(Crawled caption data)
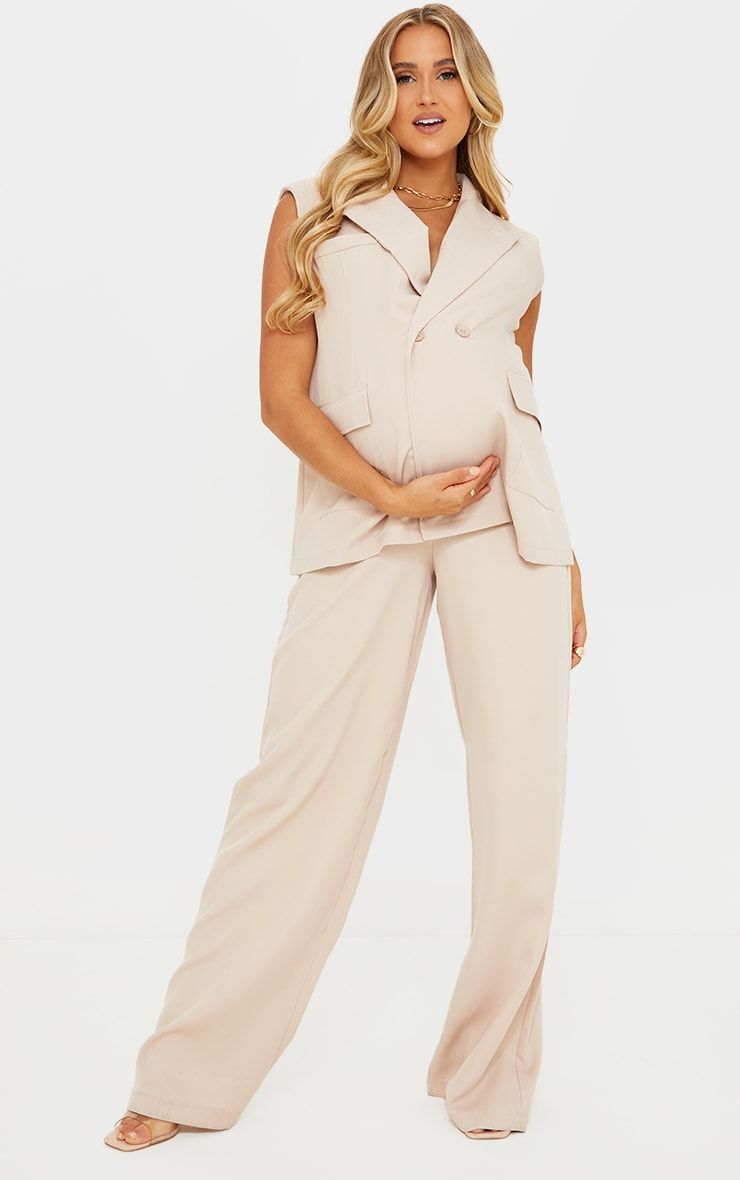 Maternity Cream Belly Band Suit Trousers 1
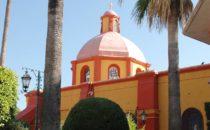 Bernal Zentrum, Mexiko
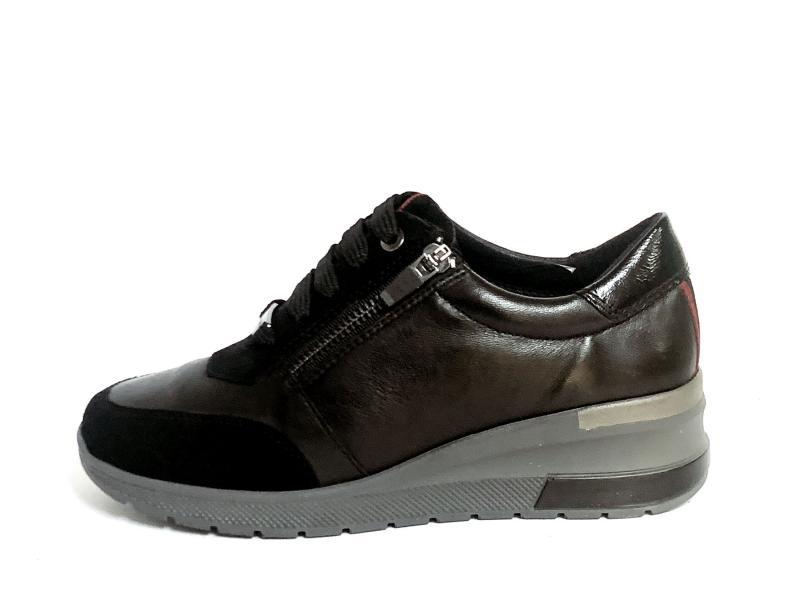 IV15966SP-SM001 BLACK Scarpa donna Cinzia soft sneaker pelle nero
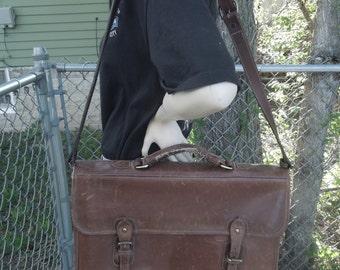 Vintage Levenger England Brown Leather Briefcase Attache Laptop Bag Tote Messenger Handbag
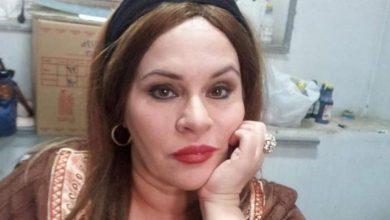 صورة وفاة الفنانة نادية العراقية بكورونا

* **What is required**
Retype the records exactly. Any image in them should not appear in what you write.

* **Output of the exercise**
 Maternity Cream Belly Band Suit Trousers 1
 Bernal Zentrum, Mexiko
 IV15966SP-SM001 BLACK Scarpa donna Cinzia soft sneaker pelle nero
 Vintage Levenger England Brown Leather Briefcase Attache Laptop Bag Tote Messenger Handbag
 صورة وفاة الفنانة نادية العراقية بكورونا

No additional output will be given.